## Text passage
________________________

The purpose of examinations in school is to test existing knowledge. Behind this simple objective lie many other objectives. Because exams exist and have to be passed, students are motivated to work harder than if there were no exams. There is an objective end-point. Exams provide a simple assessment of knowledge. They may not really test ability because some able students are just not good at exams.
Suppose there were a simple ‘test’ for organisations that would determine how those organisations rated on the ‘idea scale’. Organisations could apply that test to themselves. Investors could apply that test to the organisation. The stock market evaluation of an organisation could be influenced by the rating on that test.
How would such a test be administered? Would there need to be an investigating team that would go to the organisation and examine it thoroughly, using some framework for evaluation?
More simply, it could be done the other way around. A special body could say to an organisation: ‘Prove to us that you do have powerful new ideas. It is up to you to convince us’. A rating would then be given on this basis.

________________________

## Information shown
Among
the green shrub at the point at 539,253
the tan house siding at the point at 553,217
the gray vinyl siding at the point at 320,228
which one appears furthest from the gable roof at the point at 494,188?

________________________

## Tasks and exercises
(a) Transcribe the passage on testing organizations for new ideas, starting with "Suppose there were" and going on through "framework for evaluation?".
(b) Write the next part of the passage on testing organizations for new ideas, picking up after its final sentence.
These lines come from a separate source, unrelated to the text.

## Solved tasks
(a)
Suppose there were a simple ‘test’ for organisations that would determine how those organisations rated on the ‘idea scale’. Organisations could apply that test to themselves. Investors could apply that test to the organisation. The stock market evaluation of an organisation could be influenced by the rating on that test.
How would such a test be administered? Would there need to be an investigating team that would go to the organisation and examine it thoroughly, using some framework for evaluation?

(b)
It may be thought that ideas are risky. It may be thought that investors would avoid companies with too many ideas. Research in the US shows the contrary. Organisations that are known to have ideas get marked up - not down. Of course, there are many difficulties in assessing ideas. There are small incremental ideas where the risk is low, but over time the ideas add up to a big change. There are high risk and high reward ideas.
Do you measure the new ideas that are being used? Do you measure the new ideas that are in development? Do you measure new ideas at the ‘concept’ stage before they have been developed or even evaluated?
What is to be measured? Is it the number of ideas or the value of the ideas? Is it the number of actual ideas or the ability to have ideas? It might even be the willingness to act on new ideas and to invest in them. There are organisations that are good at having ideas, but very reluctant actually to use any of these.
How many organisations believe that they have sufficient ideas? In my experience several organisations believe that they have too many ideas, but this usually means two things. The first is a lot of not very good ideas. The second is a reluctance to develop or use ideas.
How many organisations realise that they need ‘additional ideas’? This does not mean that they are short of ideas. It means that the existing ideas have arisen within the context, idiom and history of that organisation. As a result they are of a certain type. There may be a need for additional ideas from outside. That is why I have set up an ‘Outsourcing Creativity’ system to provide organisations with additional ideas that have not arisen from within their own cultures.
Executives are promoted on the basis of ‘continuity’. This means that they continue to run things as they should run. It means effectiveness and efficiency and an ability to solve problems as they arise.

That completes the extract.